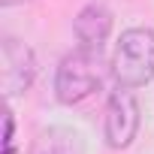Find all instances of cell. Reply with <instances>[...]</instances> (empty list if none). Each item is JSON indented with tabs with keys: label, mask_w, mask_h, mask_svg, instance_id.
Wrapping results in <instances>:
<instances>
[{
	"label": "cell",
	"mask_w": 154,
	"mask_h": 154,
	"mask_svg": "<svg viewBox=\"0 0 154 154\" xmlns=\"http://www.w3.org/2000/svg\"><path fill=\"white\" fill-rule=\"evenodd\" d=\"M112 75L121 88H142L154 79V30L127 27L112 51Z\"/></svg>",
	"instance_id": "1"
},
{
	"label": "cell",
	"mask_w": 154,
	"mask_h": 154,
	"mask_svg": "<svg viewBox=\"0 0 154 154\" xmlns=\"http://www.w3.org/2000/svg\"><path fill=\"white\" fill-rule=\"evenodd\" d=\"M103 82V63L100 51L91 48H75L60 57L57 72H54V97L63 106H75L88 100Z\"/></svg>",
	"instance_id": "2"
},
{
	"label": "cell",
	"mask_w": 154,
	"mask_h": 154,
	"mask_svg": "<svg viewBox=\"0 0 154 154\" xmlns=\"http://www.w3.org/2000/svg\"><path fill=\"white\" fill-rule=\"evenodd\" d=\"M139 133V103L133 97V88H121L109 94L106 100V121L103 136L109 148H130Z\"/></svg>",
	"instance_id": "3"
},
{
	"label": "cell",
	"mask_w": 154,
	"mask_h": 154,
	"mask_svg": "<svg viewBox=\"0 0 154 154\" xmlns=\"http://www.w3.org/2000/svg\"><path fill=\"white\" fill-rule=\"evenodd\" d=\"M0 75H3V94L12 100L18 94H24L33 79H36V57L30 51V45H24L15 36H3L0 42Z\"/></svg>",
	"instance_id": "4"
},
{
	"label": "cell",
	"mask_w": 154,
	"mask_h": 154,
	"mask_svg": "<svg viewBox=\"0 0 154 154\" xmlns=\"http://www.w3.org/2000/svg\"><path fill=\"white\" fill-rule=\"evenodd\" d=\"M72 33L79 39V48H91V51H103L109 33H112V12L103 3H88L79 9L72 21Z\"/></svg>",
	"instance_id": "5"
},
{
	"label": "cell",
	"mask_w": 154,
	"mask_h": 154,
	"mask_svg": "<svg viewBox=\"0 0 154 154\" xmlns=\"http://www.w3.org/2000/svg\"><path fill=\"white\" fill-rule=\"evenodd\" d=\"M30 154H85V148H82V139H79L75 130H69V127H48V130H42L33 139Z\"/></svg>",
	"instance_id": "6"
},
{
	"label": "cell",
	"mask_w": 154,
	"mask_h": 154,
	"mask_svg": "<svg viewBox=\"0 0 154 154\" xmlns=\"http://www.w3.org/2000/svg\"><path fill=\"white\" fill-rule=\"evenodd\" d=\"M15 3H24V0H0V6H15Z\"/></svg>",
	"instance_id": "7"
}]
</instances>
# # # # # # #
Reproduce the data above, swapping "empty list" for "blank array" and keeping everything else the same. Leave the pictures out of your answer.

◆ **PROBLEM SOLUTION**
Find all instances of cell. Reply with <instances>[...]</instances> (blank array if none). Each item is JSON indented with tabs with keys: label, mask_w, mask_h, mask_svg, instance_id.
Wrapping results in <instances>:
<instances>
[{
	"label": "cell",
	"mask_w": 154,
	"mask_h": 154,
	"mask_svg": "<svg viewBox=\"0 0 154 154\" xmlns=\"http://www.w3.org/2000/svg\"><path fill=\"white\" fill-rule=\"evenodd\" d=\"M112 75L121 88H142L154 79V30L127 27L112 51Z\"/></svg>",
	"instance_id": "1"
},
{
	"label": "cell",
	"mask_w": 154,
	"mask_h": 154,
	"mask_svg": "<svg viewBox=\"0 0 154 154\" xmlns=\"http://www.w3.org/2000/svg\"><path fill=\"white\" fill-rule=\"evenodd\" d=\"M103 82V63L100 51L91 48H75L60 57L57 72H54V97L63 106H75L88 100Z\"/></svg>",
	"instance_id": "2"
},
{
	"label": "cell",
	"mask_w": 154,
	"mask_h": 154,
	"mask_svg": "<svg viewBox=\"0 0 154 154\" xmlns=\"http://www.w3.org/2000/svg\"><path fill=\"white\" fill-rule=\"evenodd\" d=\"M139 133V103L133 97V88H121L109 94L106 100V121L103 136L109 148H130Z\"/></svg>",
	"instance_id": "3"
},
{
	"label": "cell",
	"mask_w": 154,
	"mask_h": 154,
	"mask_svg": "<svg viewBox=\"0 0 154 154\" xmlns=\"http://www.w3.org/2000/svg\"><path fill=\"white\" fill-rule=\"evenodd\" d=\"M0 75H3V94L12 100L18 94H24L33 79H36V57L30 51V45H24L15 36H3L0 42Z\"/></svg>",
	"instance_id": "4"
},
{
	"label": "cell",
	"mask_w": 154,
	"mask_h": 154,
	"mask_svg": "<svg viewBox=\"0 0 154 154\" xmlns=\"http://www.w3.org/2000/svg\"><path fill=\"white\" fill-rule=\"evenodd\" d=\"M72 33L79 39V48H91V51H103L109 33H112V12L103 3H88L79 9L72 21Z\"/></svg>",
	"instance_id": "5"
},
{
	"label": "cell",
	"mask_w": 154,
	"mask_h": 154,
	"mask_svg": "<svg viewBox=\"0 0 154 154\" xmlns=\"http://www.w3.org/2000/svg\"><path fill=\"white\" fill-rule=\"evenodd\" d=\"M30 154H85V148H82V139H79L75 130H69V127H48V130H42L33 139Z\"/></svg>",
	"instance_id": "6"
},
{
	"label": "cell",
	"mask_w": 154,
	"mask_h": 154,
	"mask_svg": "<svg viewBox=\"0 0 154 154\" xmlns=\"http://www.w3.org/2000/svg\"><path fill=\"white\" fill-rule=\"evenodd\" d=\"M15 3H24V0H0V6H15Z\"/></svg>",
	"instance_id": "7"
}]
</instances>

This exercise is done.